◆ **Document segment**:
= = = =

Others have joined in too, saying Aadhaar was the Big Brother of the Orwellian construct and that India would face a surveillance raj and citizen profiling could become routine. They have further submitted that Aadhaar today is a different beast, from what it was conceived as and for – to help the cause of those below the poverty line, having certainty in the receipt of subsidy benefits and public distribution system supplies, without leakage. And that the technology platform with a biometric basis was a wobbly, incapable of ensuring a hack-free system. That is the crux of their submissions which the central government and the Unique Identification Authority of India (UIDAI) would now be required to respond to.
But, even before the Attorney General has begun his submissions, the reported interventions from the bench make for interesting reading, as a veritable ‘push back’ at the petitioners’ anxieties. All that the central government may need to do is to build on this ‘push back’ from the Bench.

= = = =

◆ **Information provided**:

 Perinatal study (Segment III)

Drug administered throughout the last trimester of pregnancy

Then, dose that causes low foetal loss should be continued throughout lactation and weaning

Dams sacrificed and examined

= = = =

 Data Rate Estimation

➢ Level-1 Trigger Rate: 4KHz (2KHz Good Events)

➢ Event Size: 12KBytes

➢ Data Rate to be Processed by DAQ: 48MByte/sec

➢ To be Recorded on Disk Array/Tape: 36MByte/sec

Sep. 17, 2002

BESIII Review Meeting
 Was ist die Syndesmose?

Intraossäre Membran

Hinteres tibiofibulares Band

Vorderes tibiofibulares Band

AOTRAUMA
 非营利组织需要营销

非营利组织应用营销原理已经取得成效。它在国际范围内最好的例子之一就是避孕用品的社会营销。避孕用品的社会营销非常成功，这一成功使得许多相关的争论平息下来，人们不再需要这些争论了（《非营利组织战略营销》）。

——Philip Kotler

= = = =

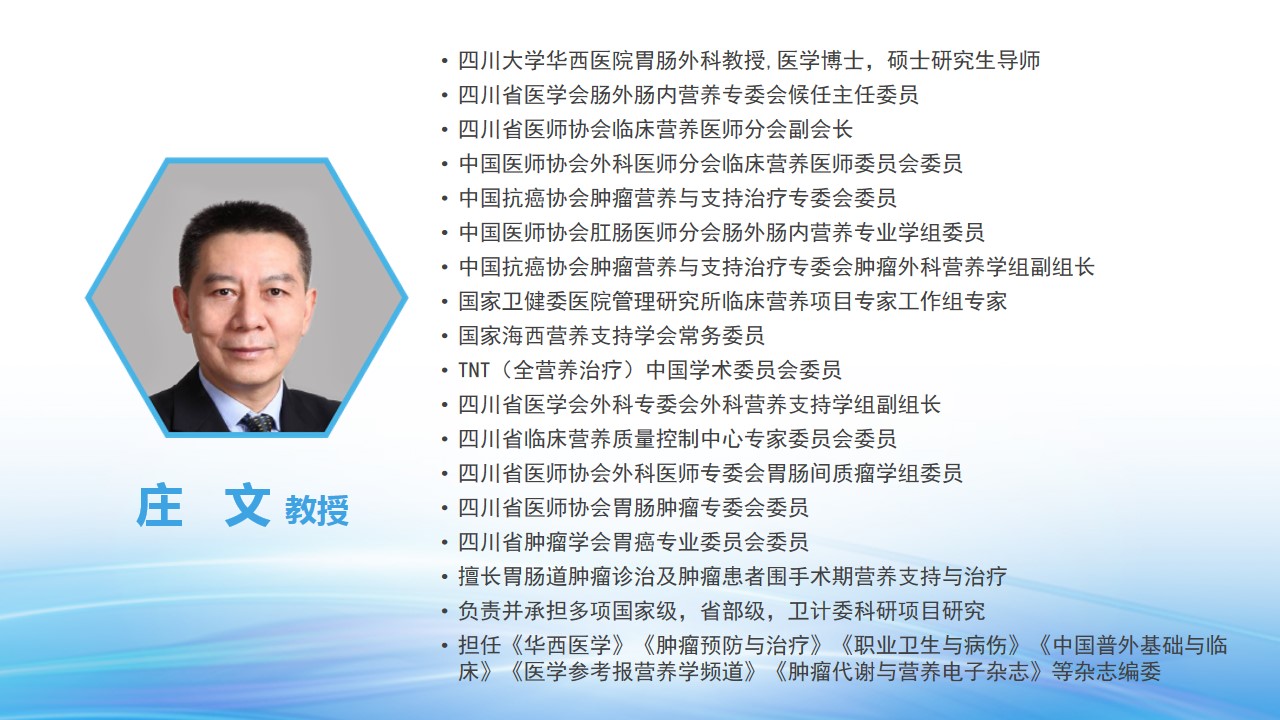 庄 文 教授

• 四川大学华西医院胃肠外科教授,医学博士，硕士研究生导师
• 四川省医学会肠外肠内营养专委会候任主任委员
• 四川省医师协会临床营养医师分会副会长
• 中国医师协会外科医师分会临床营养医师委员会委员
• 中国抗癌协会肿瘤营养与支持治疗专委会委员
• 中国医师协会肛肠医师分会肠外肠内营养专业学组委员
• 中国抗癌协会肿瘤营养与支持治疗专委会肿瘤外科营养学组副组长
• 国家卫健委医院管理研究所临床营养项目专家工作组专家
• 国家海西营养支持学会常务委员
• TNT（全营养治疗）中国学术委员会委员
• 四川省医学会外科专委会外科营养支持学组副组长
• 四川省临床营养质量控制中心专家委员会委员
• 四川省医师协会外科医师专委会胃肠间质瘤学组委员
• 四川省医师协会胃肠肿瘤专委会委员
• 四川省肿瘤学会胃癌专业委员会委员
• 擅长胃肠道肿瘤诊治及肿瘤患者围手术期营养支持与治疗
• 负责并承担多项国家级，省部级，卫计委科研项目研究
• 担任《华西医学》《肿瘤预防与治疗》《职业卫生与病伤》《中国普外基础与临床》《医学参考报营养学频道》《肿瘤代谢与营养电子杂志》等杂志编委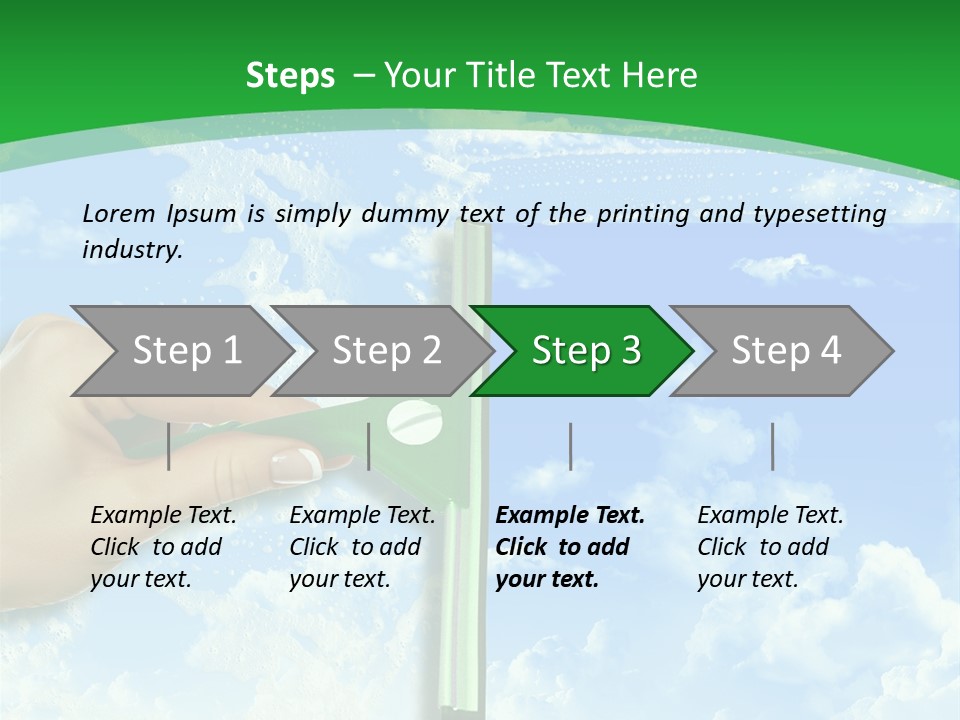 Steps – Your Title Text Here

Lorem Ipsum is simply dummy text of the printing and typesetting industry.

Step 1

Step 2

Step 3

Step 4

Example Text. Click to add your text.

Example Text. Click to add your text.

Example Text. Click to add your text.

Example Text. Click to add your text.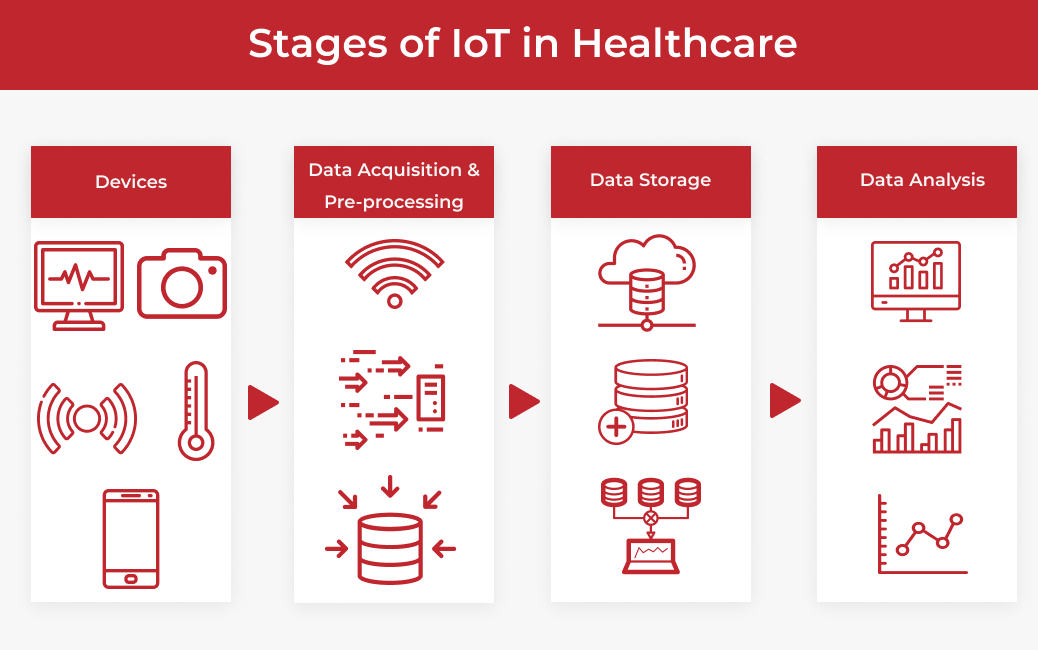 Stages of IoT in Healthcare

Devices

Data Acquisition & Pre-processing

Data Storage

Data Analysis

= = = =

◆ **How to complete this task**: Can you retype the Aadhaar passage from "But, even before" to "from the Bench."? The records come from a separate source, not from the Aadhaar passage.

◆ **Output**:
But, even before the Attorney General has begun his submissions, the reported interventions from the bench make for interesting reading, as a veritable ‘push back’ at the petitioners’ anxieties. All that the central government may need to do is to build on this ‘push back’ from the Bench.